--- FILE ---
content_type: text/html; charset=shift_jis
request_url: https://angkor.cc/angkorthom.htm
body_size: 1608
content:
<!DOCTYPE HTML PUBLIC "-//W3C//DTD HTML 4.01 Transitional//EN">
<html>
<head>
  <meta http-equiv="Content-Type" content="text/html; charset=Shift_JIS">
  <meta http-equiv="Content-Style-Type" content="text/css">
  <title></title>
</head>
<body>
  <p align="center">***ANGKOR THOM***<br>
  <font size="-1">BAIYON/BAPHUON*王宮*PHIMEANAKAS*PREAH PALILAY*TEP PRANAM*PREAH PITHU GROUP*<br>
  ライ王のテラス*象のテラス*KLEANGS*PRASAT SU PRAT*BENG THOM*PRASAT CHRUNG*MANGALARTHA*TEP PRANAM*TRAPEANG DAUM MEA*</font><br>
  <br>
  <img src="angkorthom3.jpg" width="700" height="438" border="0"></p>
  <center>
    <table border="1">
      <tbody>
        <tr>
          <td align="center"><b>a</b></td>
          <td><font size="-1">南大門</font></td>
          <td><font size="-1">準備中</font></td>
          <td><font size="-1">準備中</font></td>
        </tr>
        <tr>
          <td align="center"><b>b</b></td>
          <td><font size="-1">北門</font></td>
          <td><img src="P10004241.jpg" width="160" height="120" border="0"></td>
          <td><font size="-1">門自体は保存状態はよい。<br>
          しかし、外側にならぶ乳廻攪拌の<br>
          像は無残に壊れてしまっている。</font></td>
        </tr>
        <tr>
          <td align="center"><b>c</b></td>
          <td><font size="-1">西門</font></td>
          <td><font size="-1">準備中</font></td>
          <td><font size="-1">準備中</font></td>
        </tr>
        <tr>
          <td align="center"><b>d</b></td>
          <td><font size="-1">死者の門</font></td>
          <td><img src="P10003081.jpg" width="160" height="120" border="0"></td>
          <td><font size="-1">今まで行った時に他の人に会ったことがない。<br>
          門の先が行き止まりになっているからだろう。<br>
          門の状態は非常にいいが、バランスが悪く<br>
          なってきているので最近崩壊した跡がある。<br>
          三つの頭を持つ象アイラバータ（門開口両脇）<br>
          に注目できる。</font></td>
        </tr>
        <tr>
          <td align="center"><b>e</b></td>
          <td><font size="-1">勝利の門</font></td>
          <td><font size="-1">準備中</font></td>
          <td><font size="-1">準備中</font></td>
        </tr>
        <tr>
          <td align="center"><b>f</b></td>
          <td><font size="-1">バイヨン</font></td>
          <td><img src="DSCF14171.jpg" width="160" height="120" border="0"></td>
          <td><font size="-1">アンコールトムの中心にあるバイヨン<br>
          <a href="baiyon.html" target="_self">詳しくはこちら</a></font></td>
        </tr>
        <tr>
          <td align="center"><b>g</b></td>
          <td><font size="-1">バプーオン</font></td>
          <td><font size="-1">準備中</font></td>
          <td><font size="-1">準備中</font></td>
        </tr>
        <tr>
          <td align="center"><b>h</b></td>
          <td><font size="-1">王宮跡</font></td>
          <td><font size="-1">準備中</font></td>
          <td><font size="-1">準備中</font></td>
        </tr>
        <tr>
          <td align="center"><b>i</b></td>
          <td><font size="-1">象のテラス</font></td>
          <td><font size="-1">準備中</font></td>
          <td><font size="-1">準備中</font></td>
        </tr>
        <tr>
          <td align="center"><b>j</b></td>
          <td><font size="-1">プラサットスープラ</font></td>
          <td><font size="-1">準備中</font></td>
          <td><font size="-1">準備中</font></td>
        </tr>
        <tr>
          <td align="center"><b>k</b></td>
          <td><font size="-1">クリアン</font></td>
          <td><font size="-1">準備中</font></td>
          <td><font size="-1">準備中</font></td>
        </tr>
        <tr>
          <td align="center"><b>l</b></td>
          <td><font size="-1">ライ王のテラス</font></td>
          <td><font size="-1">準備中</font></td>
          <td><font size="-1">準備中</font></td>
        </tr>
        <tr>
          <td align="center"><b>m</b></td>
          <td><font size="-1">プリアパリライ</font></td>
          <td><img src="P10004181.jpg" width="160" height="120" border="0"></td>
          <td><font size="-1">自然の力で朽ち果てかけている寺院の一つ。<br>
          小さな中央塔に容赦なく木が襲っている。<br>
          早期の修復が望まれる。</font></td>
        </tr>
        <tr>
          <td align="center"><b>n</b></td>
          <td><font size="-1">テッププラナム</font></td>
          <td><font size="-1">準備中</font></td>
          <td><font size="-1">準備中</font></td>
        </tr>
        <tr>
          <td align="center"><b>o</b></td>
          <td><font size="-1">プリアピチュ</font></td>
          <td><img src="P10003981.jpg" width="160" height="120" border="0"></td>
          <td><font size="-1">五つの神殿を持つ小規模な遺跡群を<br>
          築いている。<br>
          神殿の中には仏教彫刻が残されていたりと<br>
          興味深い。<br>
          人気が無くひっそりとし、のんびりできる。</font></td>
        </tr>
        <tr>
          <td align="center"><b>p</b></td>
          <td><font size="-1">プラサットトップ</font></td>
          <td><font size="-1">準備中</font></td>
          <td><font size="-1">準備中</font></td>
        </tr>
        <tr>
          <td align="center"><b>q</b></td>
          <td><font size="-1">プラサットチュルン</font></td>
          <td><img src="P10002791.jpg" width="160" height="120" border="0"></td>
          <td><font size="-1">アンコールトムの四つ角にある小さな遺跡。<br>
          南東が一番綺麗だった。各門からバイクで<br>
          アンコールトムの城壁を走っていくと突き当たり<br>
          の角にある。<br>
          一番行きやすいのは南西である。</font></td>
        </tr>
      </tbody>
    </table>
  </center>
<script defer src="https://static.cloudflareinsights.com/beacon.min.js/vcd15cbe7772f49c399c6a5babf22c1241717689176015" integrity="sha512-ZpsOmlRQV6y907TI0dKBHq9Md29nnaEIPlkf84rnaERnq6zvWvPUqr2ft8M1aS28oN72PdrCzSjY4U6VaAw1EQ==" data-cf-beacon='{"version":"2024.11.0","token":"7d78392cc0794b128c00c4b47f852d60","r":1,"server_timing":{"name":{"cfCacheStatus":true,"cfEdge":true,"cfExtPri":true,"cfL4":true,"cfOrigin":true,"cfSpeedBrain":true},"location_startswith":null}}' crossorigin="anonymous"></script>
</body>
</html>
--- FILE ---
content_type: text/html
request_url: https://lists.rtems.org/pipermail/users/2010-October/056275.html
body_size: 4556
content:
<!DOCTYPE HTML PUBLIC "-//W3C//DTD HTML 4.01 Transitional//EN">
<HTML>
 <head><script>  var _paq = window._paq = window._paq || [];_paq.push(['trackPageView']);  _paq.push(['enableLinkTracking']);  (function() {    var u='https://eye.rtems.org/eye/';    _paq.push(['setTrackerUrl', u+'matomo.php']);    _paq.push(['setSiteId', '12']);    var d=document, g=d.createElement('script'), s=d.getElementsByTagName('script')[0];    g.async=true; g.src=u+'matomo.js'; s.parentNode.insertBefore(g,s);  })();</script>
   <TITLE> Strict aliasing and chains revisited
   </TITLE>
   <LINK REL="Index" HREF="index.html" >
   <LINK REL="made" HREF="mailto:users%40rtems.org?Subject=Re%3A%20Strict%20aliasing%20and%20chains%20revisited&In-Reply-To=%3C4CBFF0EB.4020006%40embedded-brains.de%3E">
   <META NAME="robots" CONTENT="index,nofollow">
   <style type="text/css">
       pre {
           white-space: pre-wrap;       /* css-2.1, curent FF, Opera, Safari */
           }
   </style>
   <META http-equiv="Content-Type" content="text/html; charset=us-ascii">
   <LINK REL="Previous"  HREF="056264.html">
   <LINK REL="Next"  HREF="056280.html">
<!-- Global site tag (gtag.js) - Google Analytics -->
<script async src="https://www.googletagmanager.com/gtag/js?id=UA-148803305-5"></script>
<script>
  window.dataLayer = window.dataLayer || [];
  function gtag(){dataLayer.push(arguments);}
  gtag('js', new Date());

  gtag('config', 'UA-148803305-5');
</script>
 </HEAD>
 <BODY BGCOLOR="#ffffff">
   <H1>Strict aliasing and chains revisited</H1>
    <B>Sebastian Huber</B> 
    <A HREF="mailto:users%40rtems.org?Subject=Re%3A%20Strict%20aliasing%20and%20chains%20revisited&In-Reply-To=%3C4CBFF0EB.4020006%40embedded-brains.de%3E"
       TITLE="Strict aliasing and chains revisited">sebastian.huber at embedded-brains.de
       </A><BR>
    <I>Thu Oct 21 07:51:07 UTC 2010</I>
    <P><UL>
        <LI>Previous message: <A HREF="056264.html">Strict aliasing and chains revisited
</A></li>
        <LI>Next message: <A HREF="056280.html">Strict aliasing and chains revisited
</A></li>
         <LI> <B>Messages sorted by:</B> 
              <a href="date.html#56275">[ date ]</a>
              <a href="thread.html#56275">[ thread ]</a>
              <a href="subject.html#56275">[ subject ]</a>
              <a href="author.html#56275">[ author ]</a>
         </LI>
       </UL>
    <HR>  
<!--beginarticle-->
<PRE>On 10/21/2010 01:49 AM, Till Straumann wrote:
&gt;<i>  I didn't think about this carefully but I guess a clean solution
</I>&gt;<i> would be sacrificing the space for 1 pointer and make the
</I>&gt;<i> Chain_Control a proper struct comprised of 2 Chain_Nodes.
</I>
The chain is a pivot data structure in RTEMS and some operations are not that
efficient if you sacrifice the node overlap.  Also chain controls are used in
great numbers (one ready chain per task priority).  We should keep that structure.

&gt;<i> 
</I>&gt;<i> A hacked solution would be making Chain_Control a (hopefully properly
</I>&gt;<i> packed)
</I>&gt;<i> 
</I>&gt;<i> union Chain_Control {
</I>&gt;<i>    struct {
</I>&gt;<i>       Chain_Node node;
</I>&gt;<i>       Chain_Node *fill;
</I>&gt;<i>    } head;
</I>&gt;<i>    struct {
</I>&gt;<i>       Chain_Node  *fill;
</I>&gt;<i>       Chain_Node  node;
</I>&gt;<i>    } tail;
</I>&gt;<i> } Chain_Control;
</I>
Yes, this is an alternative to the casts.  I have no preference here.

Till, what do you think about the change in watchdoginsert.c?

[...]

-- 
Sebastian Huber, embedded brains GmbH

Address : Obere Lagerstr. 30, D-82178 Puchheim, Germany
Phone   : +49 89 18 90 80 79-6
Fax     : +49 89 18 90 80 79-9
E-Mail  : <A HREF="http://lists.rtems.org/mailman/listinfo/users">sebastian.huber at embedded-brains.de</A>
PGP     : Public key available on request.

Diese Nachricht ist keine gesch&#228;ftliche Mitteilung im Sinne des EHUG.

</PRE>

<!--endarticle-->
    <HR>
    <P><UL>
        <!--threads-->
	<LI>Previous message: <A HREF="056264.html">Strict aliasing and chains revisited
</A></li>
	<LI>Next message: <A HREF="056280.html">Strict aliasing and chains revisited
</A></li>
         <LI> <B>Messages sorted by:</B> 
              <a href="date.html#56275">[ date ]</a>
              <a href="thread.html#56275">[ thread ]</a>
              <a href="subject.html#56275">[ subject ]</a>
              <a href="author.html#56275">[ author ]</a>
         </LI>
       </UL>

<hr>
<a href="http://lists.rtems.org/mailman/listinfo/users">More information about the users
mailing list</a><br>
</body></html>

· · · ·

*PROBLEM DESCRIPTION*
Reproduce every line from the listing above that holds the word "Till".

*SOLUTION TO THE EXERCISE*
<PRE>On 10/21/2010 01:49 AM, Till Straumann wrote:
Till, what do you think about the change in watchdoginsert.c?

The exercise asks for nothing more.